▸ **EXERCISE PROMPT**:
From the listing below, please restate exactly the lines beginning at the one with "SAVILAND 30PSI Nail" and ending at the one with "新能源车时代，公交卡充值新篇章", both included, and skip the pictures.

START RECORDS PROVIDED

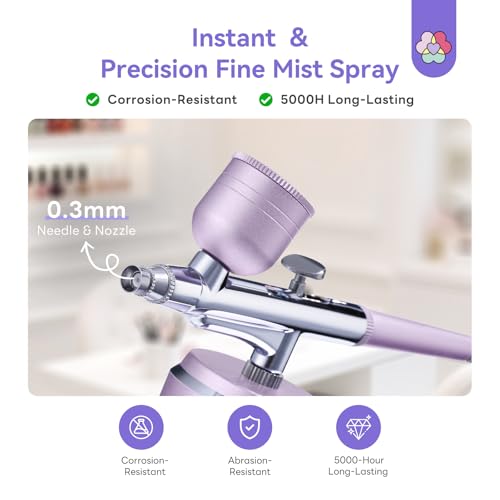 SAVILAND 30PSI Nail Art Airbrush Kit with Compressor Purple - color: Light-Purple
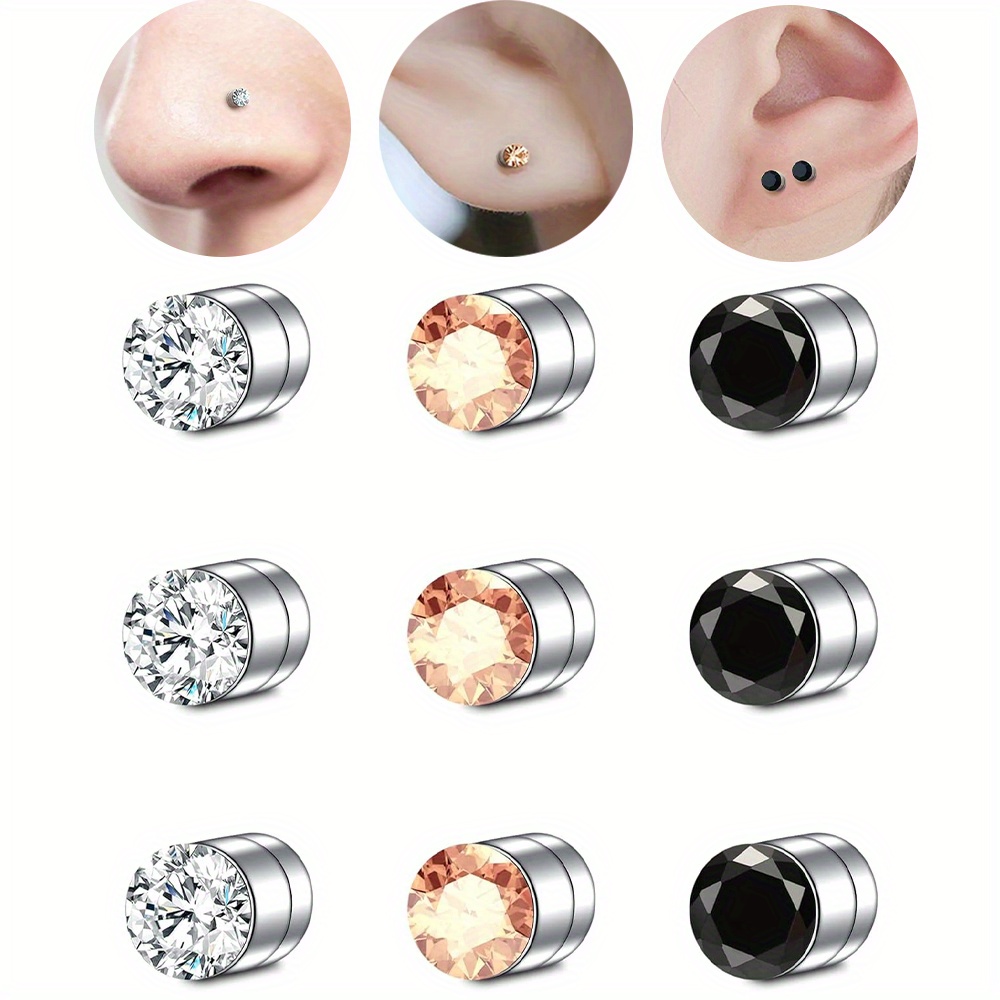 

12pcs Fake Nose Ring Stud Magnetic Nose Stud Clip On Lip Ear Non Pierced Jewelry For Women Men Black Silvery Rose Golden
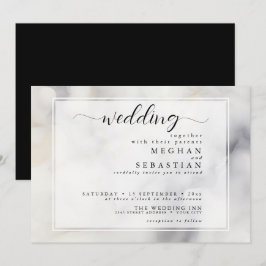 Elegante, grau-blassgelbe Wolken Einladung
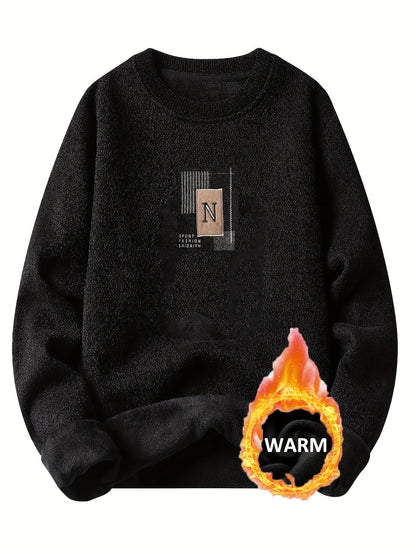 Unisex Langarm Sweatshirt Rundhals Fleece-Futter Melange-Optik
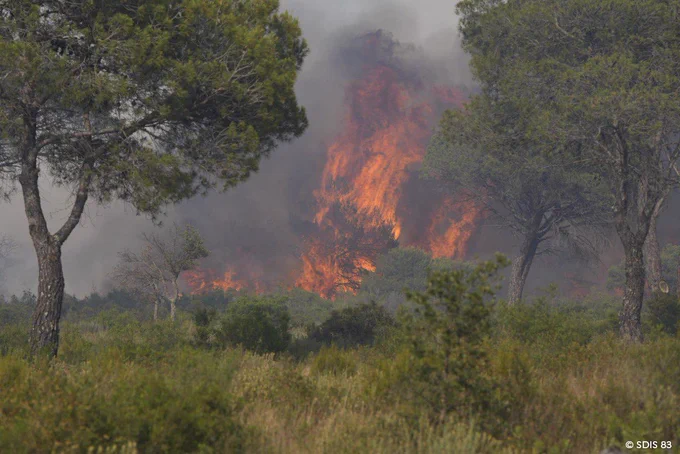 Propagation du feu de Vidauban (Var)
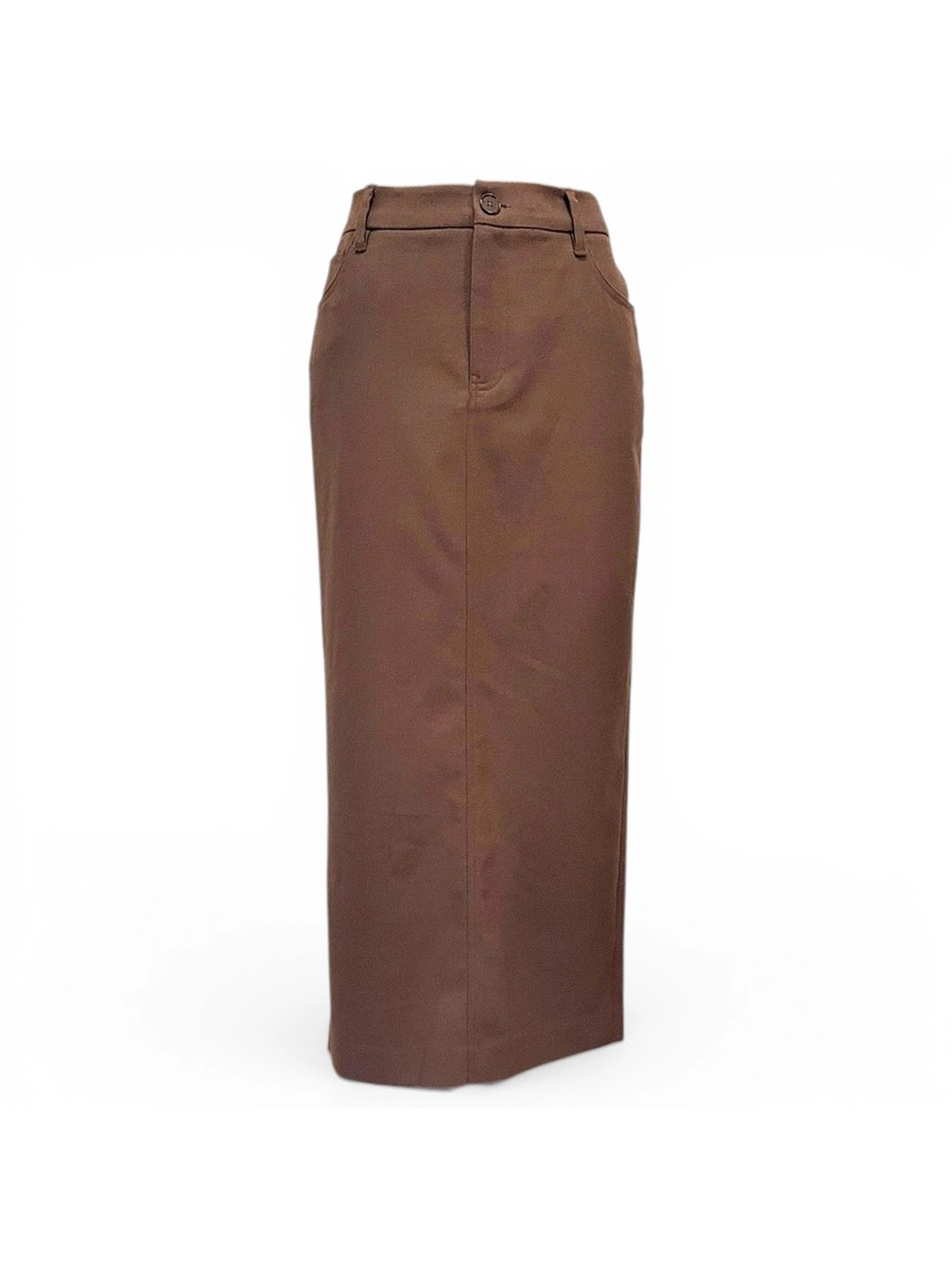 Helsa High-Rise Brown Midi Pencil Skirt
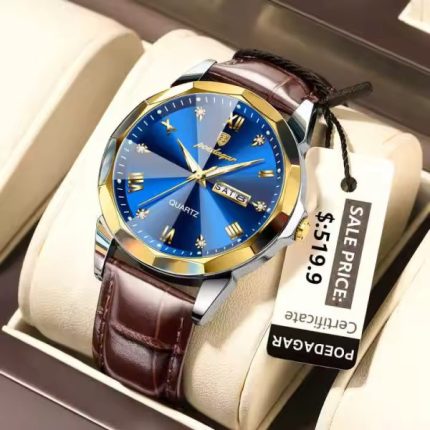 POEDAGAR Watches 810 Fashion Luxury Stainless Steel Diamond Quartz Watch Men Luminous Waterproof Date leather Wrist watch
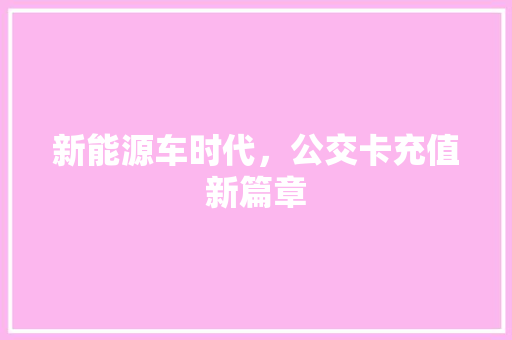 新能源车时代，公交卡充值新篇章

END RECORDS PROVIDED
START RECORDS PROVIDED

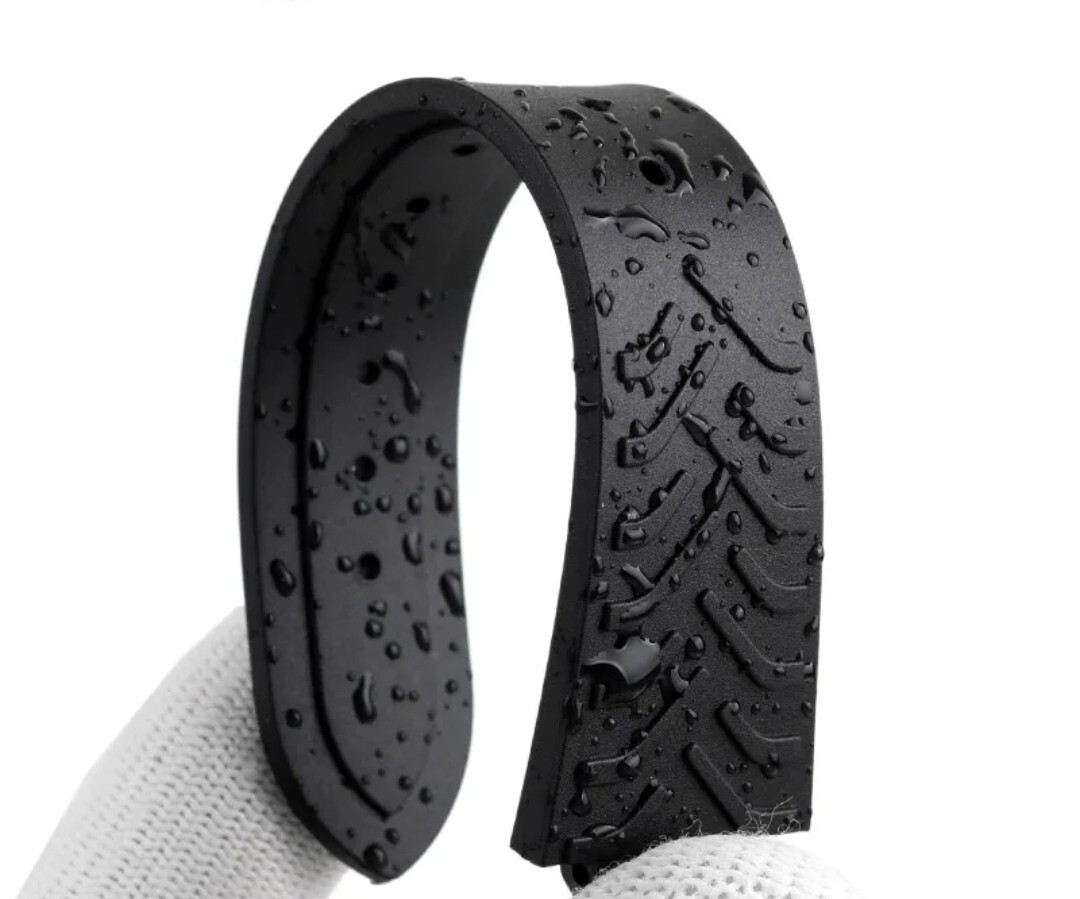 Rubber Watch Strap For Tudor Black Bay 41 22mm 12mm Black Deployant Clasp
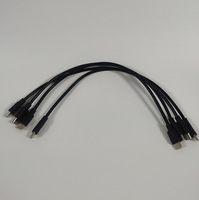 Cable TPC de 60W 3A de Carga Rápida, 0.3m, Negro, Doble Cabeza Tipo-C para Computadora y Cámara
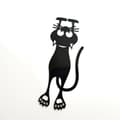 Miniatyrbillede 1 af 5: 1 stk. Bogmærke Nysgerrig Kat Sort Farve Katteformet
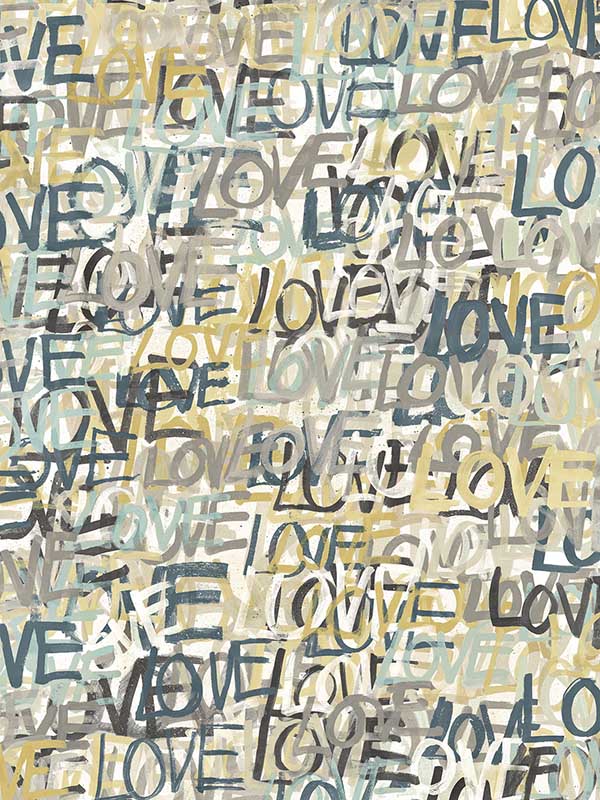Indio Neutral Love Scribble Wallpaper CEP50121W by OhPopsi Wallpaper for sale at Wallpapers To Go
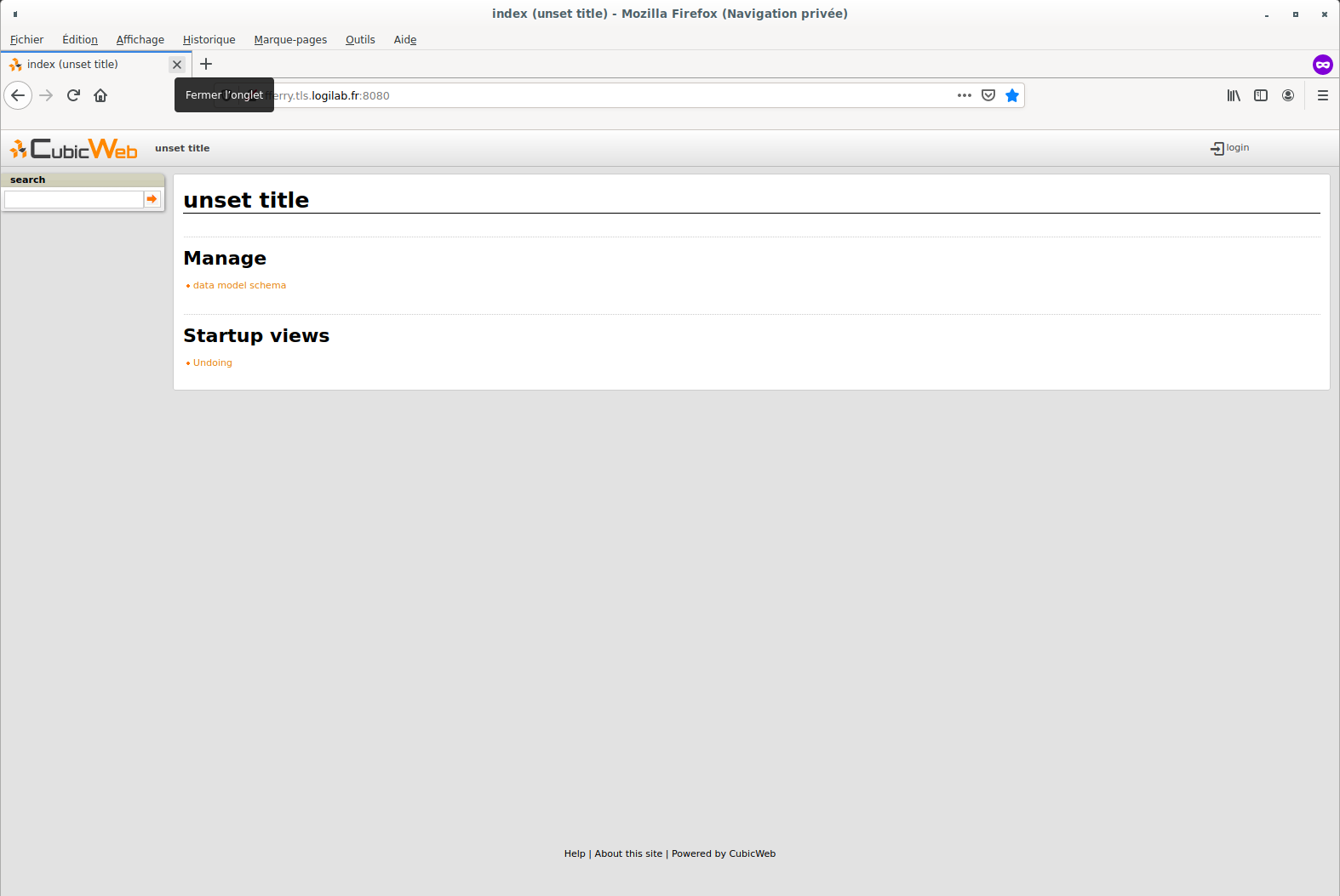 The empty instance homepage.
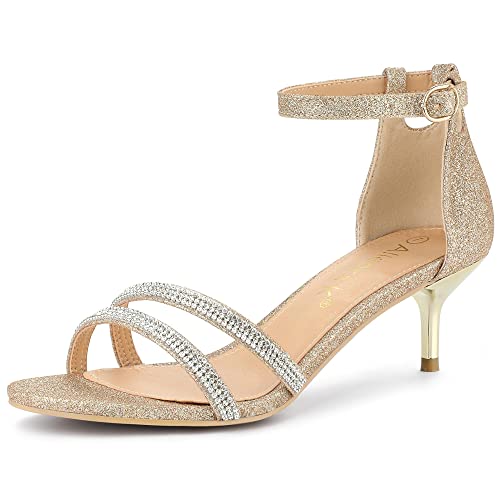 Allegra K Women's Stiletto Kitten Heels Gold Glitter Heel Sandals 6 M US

END RECORDS PROVIDED
START RECORDS PROVIDED

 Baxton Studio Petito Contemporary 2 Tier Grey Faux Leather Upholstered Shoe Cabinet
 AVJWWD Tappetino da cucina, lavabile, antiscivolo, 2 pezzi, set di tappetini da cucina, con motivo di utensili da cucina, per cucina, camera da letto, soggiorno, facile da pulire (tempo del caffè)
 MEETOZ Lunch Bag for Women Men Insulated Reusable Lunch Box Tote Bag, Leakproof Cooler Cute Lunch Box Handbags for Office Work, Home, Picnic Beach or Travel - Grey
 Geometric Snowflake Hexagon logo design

END RECORDS PROVIDED

▸ **SOLUTION BELOW**:
 SAVILAND 30PSI Nail Art Airbrush Kit with Compressor Purple - color: Light-Purple

12pcs Fake Nose Ring Stud Magnetic Nose Stud Clip On Lip Ear Non Pierced Jewelry For Women Men Black Silvery Rose Golden
 Elegante, grau-blassgelbe Wolken Einladung
 Unisex Langarm Sweatshirt Rundhals Fleece-Futter Melange-Optik
 Propagation du feu de Vidauban (Var)
 Helsa High-Rise Brown Midi Pencil Skirt
 POEDAGAR Watches 810 Fashion Luxury Stainless Steel Diamond Quartz Watch Men Luminous Waterproof Date leather Wrist watch
 新能源车时代，公交卡充值新篇章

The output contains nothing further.